Vom Kohleausstieg sind Brandenburg und Sachsen direkt betroffen. Zum zweiten Mal innerhalb einer Generation droht vielen Menschen der Verlust ihrer Existenz. Vertrauen in die etablierten Parteien? Eher weniger. Ein Besuch in der Oberlausitz.
Es gibt einen ziemlich sicheren Beleg für „abgehängte ländliche Räume": Die Eisenbahnstrecke wird plötzlich einspurig, und die Zugwaggons rattern hinter einem Dieseltriebwagen her. In unserem Fall hinter einem von Bombardier, Typ „Talent". Elektrifizierte Strecken? Nicht hier. „Lohnt sich nicht", sagt die Deutsche Bahn, zu wenig Fahrgäste. Auf dem Weg von Berlin in die Oberlausitz beginnt dieses „lohnt sich nicht" spätestens hinter Cottbus. Wobei an diesem Donnerstagvormittag das „Ferkel-Taxi", so der Volksmund, recht gut besetzt ist. „Heute ist sogar ein bisschen ruhiger, aber in Brandenburg und Sachsen sind ja auch noch Ferien", erläutert die Fahrkartenkontrolleurin der Ostdeutschen Eisenbahn GmbH (ODEG). Also ist es eigentlich noch voller? Was ist mit der Bahn-Aussage? Seltsam. „Und da diskutieren die in Berlin darüber, dass wir unser Auto stehen lassen und auf Alternativen umsteigen sollen", schimpft eine ältere Dame, die auf dem Weg nach Zittau ist. Nicht ganz zu unrecht. Denn den Stundentakt auf der Strecke von Cottbus nach Zittau gibt es nur tagsüber, und das auch nur an den Werktagen. Dennoch: Auch darüber sind die Oberlausitzer schon heilfroh. Und am Wochenende? Da bleibt man dann eben zu Hause, wenn man kein Auto hat. Oder man strandet – zum Beispiel – in Hoyerswerda.

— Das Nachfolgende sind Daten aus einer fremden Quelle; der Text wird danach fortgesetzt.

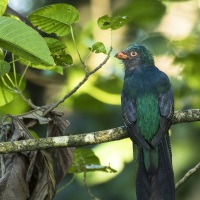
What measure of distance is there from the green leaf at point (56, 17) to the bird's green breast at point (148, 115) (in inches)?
32.4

Berliner Bundespolitik: oft ganz weit weg
Sonntagvormittag, 10.30 Uhr, Bahnhofsvorplatz Hoyerswerda: Wir haben einen Interview-Termin mit Sachsens Ministerpräsident Michael Kretschmer. Eigentlich bei einem Ortstermin bei der Freiwilligen Feuerwehr Wittichenau. Und da standen wir dann: keine Möglichkeit, vom Zug weg irgendwie weiterzukommen. Klar gibt es Taxis – Wartezeit zwei Stunden. Was bleibt, ist in diesem Fall tatsächlich nur noch, sich zu Fuß auf den Weg zu machen: Acht Kilometer Landstraße – das ist nicht für jeden was.
Ländliche Räume im realen Leben an einem Sonntag in der Oberlausitz, ganz im Osten Deutschlands.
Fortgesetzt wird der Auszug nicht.